─── Data shown
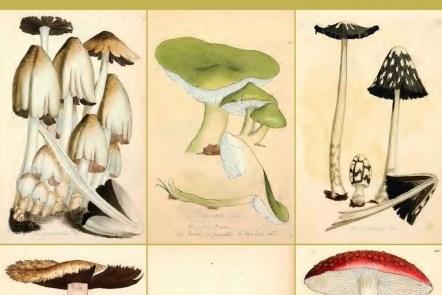 Free fungi and mushroom drawings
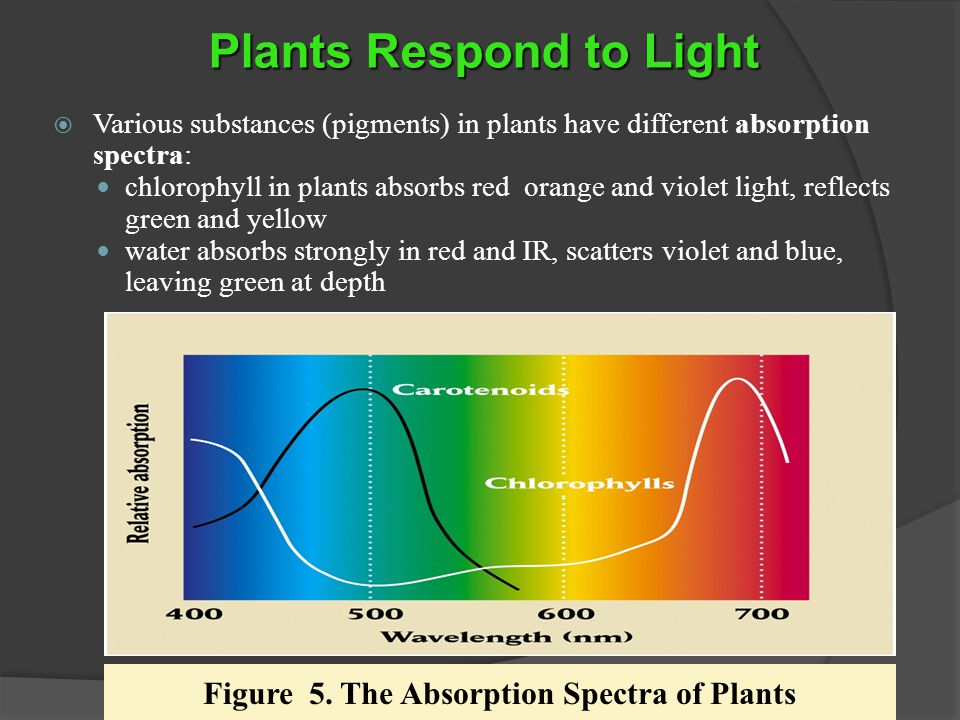 Figure 5. The Absorption Spectra of Plants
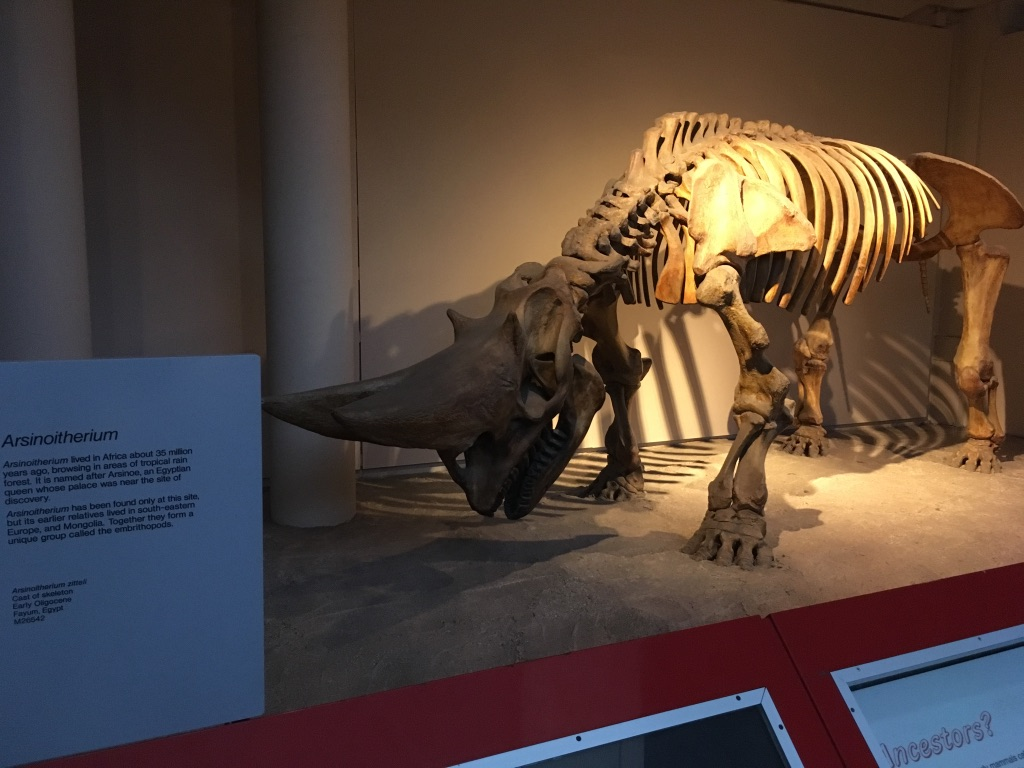 3500万年前生活在非洲的Arsinoitherium,有点像现在的犀牛,但是这货有两个角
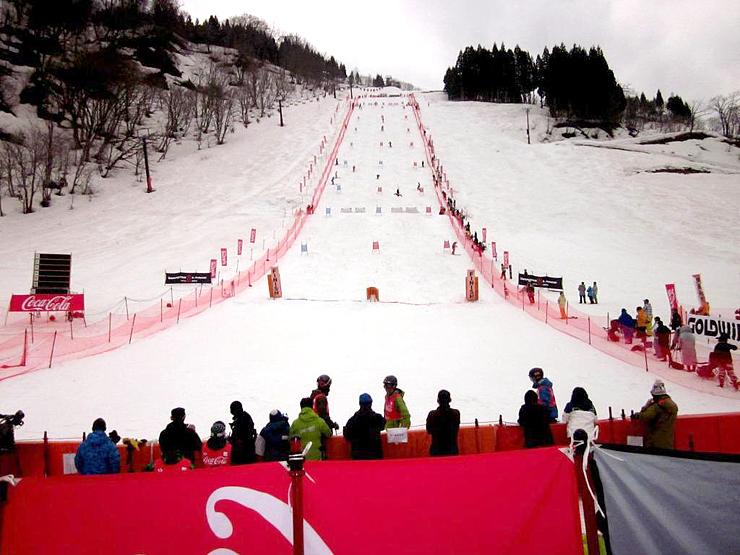 2013年のモーグル全日本選手権でたいらスキー場に作られたコース=南砺市梨谷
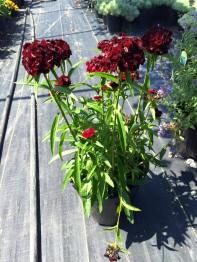 dianthus_red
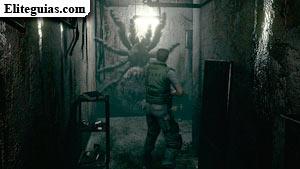 Araña del Sótano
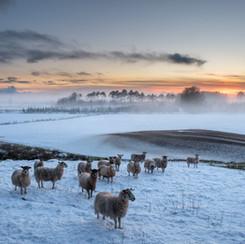 WINTER SHEEP SUNSET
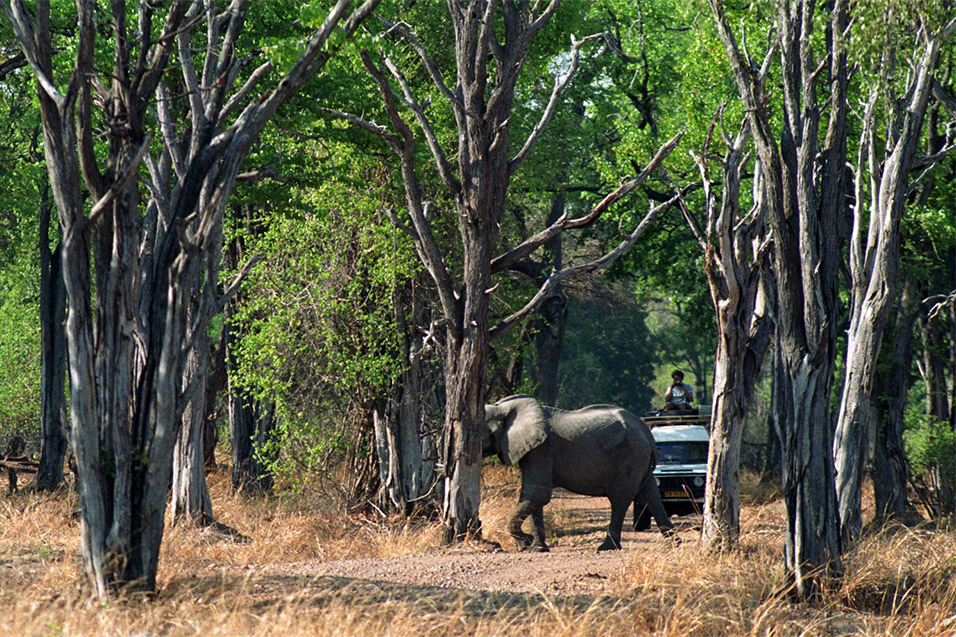 zambia/sl_luangwa_elephants_b_car_2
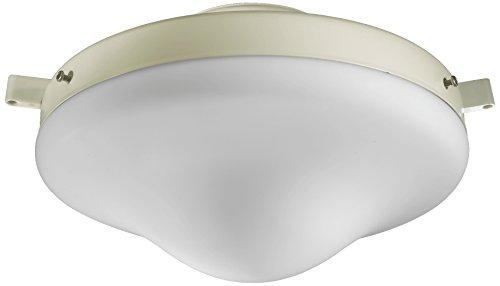 Quorum International 1377-867 Wet CFL Opal Light Kit, Antique White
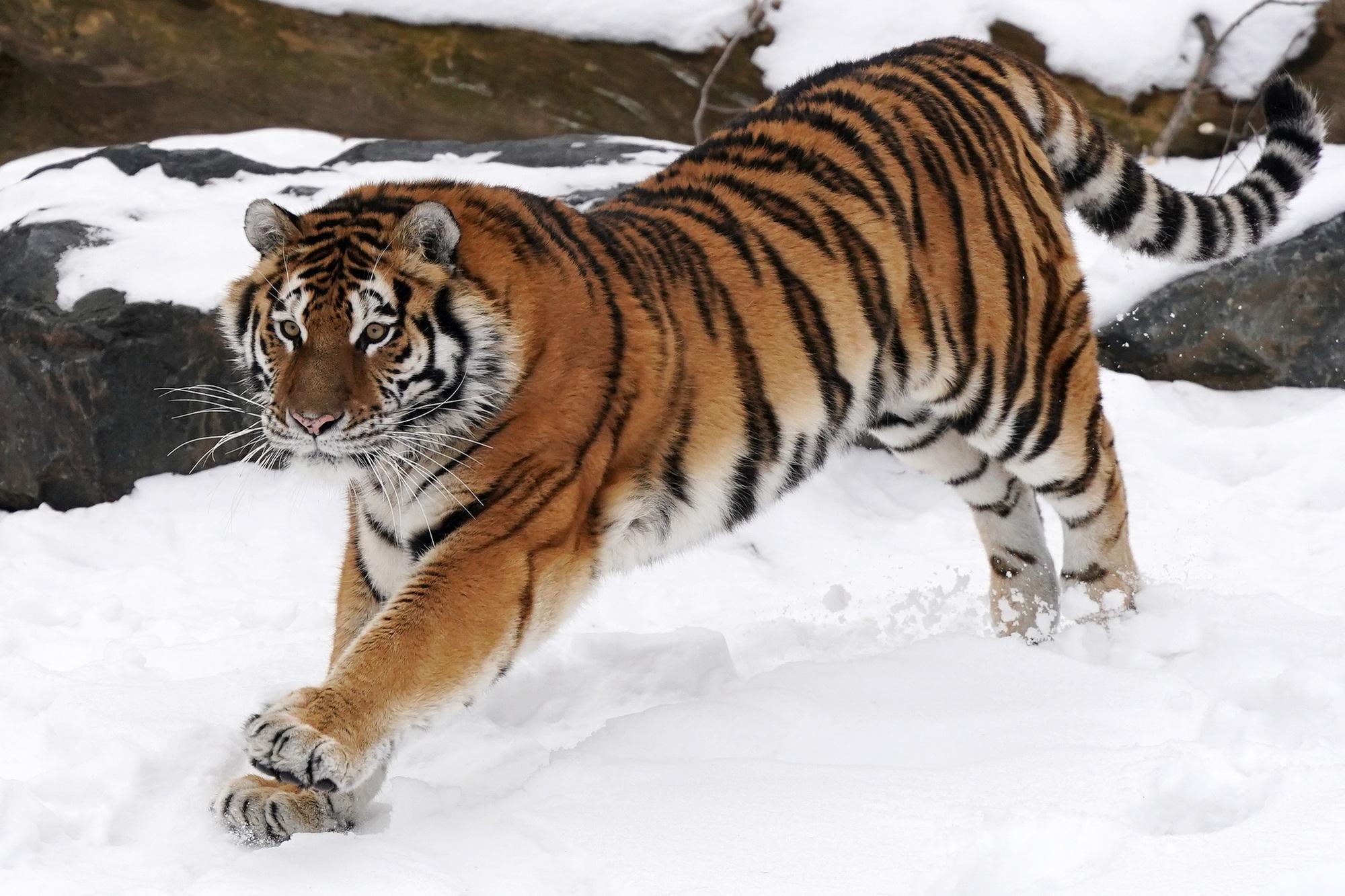 The Amur tiger ran around in the snow.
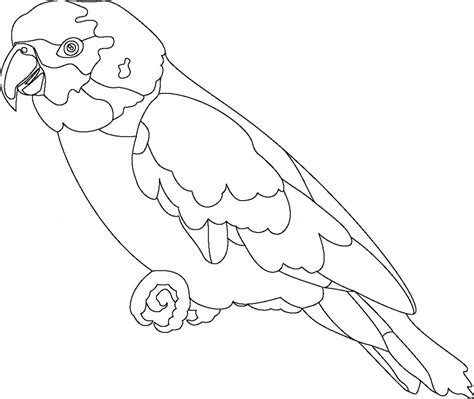 Coloring Outlines by Free Printable Parrot Coloring Pages For
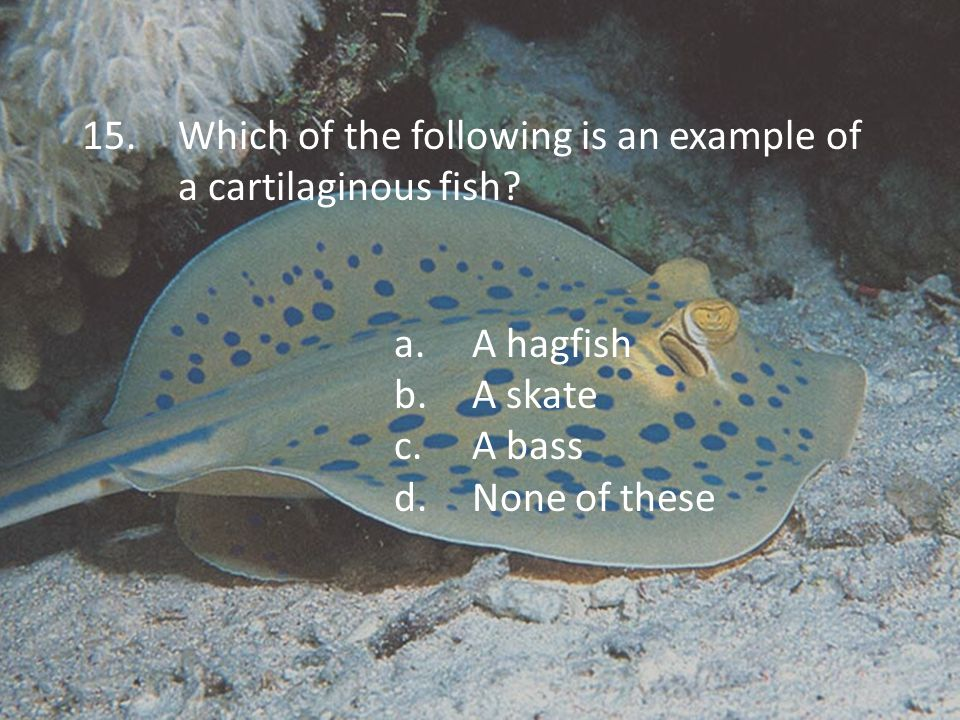 15.Which of the following is an example of a cartilaginous fish.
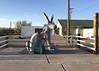 Jack Rabbit, AZ - Route 66 - 2018 (tonopah06) Tags: jackrabbit hereitis tradingpost josephcity jackrabbittradingpost arizona az 2018 route66 us66 highway 66 40interstate 40 roadsideattraction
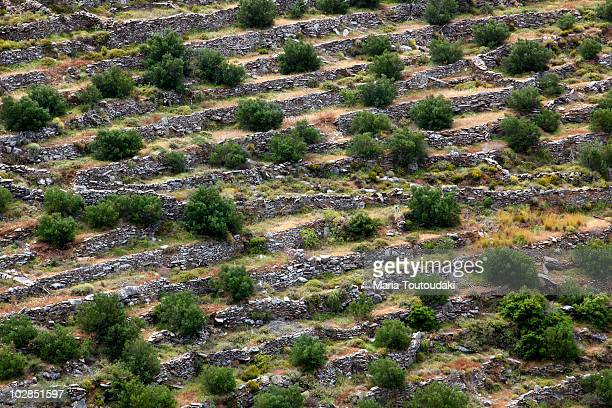 Olive trees in Peloponese
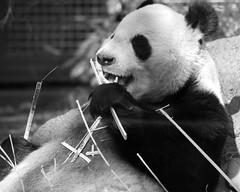 at. ueno zoo (Re: L.S.P. tokyo) Tags: panda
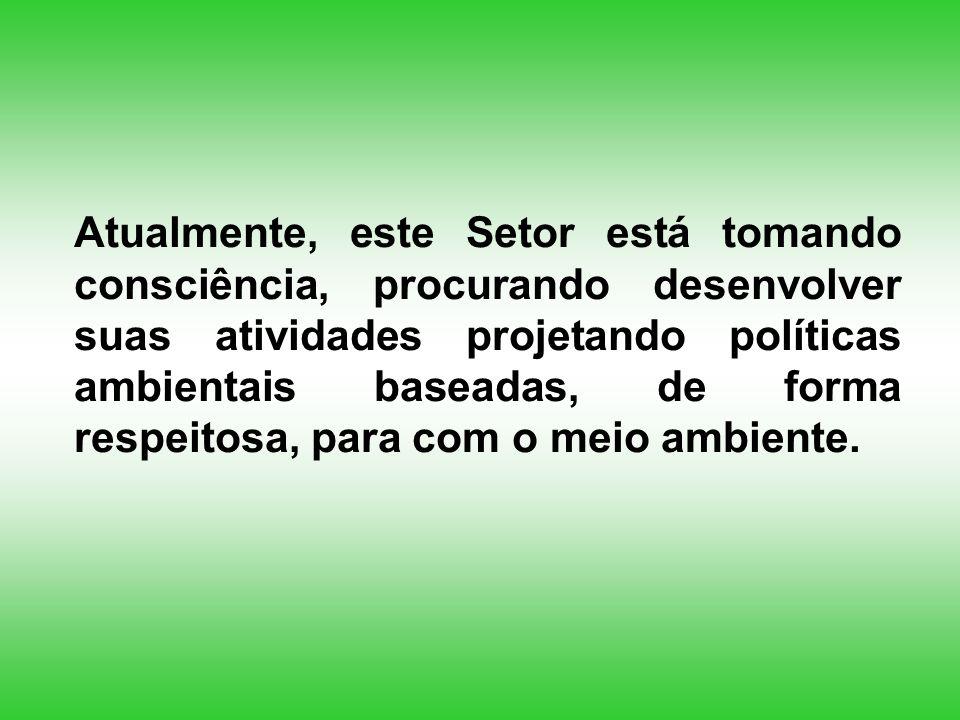 Agenda 21 Brasileira (Objetivo 2) Promover a recuperação do passivo ambiental das empresas por meio de Termos de Ajuste de Conduta, nos quais fiquem claramente estabelecidos os compromissos sobre as técnicas de recuperação, os investimentos alocados e os cronogramas de execução.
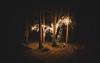 Enchanted Woods (Bunaro) Tags: enchanted woods christmas path under construction forests pitch dark sigma art 24 helsinki suomi finland vuosaari aurinkolahti uutela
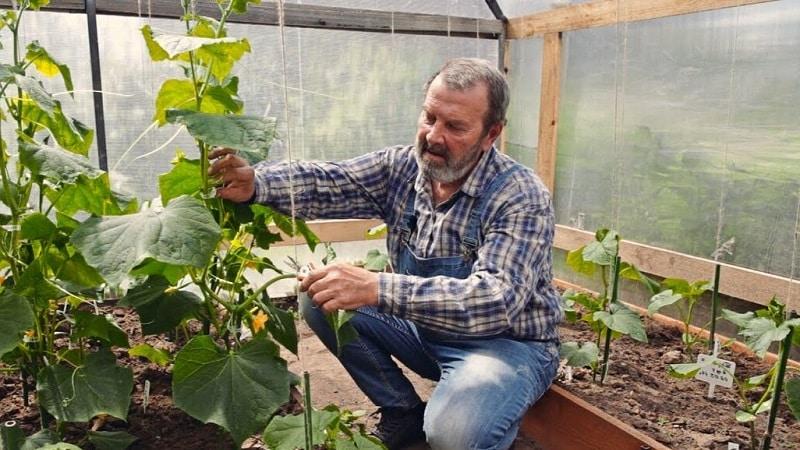 Для чего необходимо формирование огурцов в теплице и как его правильно произвести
──────
* **What the task requires**:
Pictures stay out of the copy. Reproduce exactly the lines from the one containing "WINTER SHEEP SUNSET" through the last line of the records above, both included.

* **Result below**:
 WINTER SHEEP SUNSET
 zambia/sl_luangwa_elephants_b_car_2
 Quorum International 1377-867 Wet CFL Opal Light Kit, Antique White
 The Amur tiger ran around in the snow.
 Coloring Outlines by Free Printable Parrot Coloring Pages For
 15.Which of the following is an example of a cartilaginous fish.
 Jack Rabbit, AZ - Route 66 - 2018 (tonopah06) Tags: jackrabbit hereitis tradingpost josephcity jackrabbittradingpost arizona az 2018 route66 us66 highway 66 40interstate 40 roadsideattraction
 Olive trees in Peloponese
 at. ueno zoo (Re: L.S.P. tokyo) Tags: panda
 Agenda 21 Brasileira (Objetivo 2) Promover a recuperação do passivo ambiental das empresas por meio de Termos de Ajuste de Conduta, nos quais fiquem claramente estabelecidos os compromissos sobre as técnicas de recuperação, os investimentos alocados e os cronogramas de execução.
 Enchanted Woods (Bunaro) Tags: enchanted woods christmas path under construction forests pitch dark sigma art 24 helsinki suomi finland vuosaari aurinkolahti uutela
 Для чего необходимо формирование огурцов в теплице и как его правильно произвести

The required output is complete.